===== Dataset records
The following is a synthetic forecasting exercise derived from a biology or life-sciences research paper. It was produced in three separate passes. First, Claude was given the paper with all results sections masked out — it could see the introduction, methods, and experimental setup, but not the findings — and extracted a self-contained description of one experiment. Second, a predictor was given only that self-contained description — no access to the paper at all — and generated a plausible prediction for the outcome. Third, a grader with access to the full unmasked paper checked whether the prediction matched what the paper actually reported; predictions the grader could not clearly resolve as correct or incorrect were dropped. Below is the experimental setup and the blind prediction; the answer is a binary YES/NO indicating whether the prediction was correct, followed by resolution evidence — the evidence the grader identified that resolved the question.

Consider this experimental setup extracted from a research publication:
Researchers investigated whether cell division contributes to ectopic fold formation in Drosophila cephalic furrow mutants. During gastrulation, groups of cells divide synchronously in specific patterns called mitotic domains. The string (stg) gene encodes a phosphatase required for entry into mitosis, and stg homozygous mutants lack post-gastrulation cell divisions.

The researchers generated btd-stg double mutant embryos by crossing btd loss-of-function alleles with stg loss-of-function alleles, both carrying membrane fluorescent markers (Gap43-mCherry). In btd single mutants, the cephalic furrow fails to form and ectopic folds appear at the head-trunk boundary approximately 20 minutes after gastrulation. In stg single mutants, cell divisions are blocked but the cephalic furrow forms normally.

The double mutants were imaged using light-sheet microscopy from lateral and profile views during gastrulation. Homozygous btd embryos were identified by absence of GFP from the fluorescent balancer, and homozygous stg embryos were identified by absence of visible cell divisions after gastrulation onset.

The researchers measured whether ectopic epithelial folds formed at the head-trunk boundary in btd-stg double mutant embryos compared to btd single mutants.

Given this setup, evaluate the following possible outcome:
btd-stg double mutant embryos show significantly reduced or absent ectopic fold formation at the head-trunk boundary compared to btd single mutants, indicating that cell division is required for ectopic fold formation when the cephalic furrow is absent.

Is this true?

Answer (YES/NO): YES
==========
Output exactly the lines above, from the one holding "btd-stg double mutant embryos show" through the end of the data, including the first and last.

=== The completed task ===
btd-stg double mutant embryos show significantly reduced or absent ectopic fold formation at the head-trunk boundary compared to btd single mutants, indicating that cell division is required for ectopic fold formation when the cephalic furrow is absent.

Is this true?

Answer (YES/NO): YES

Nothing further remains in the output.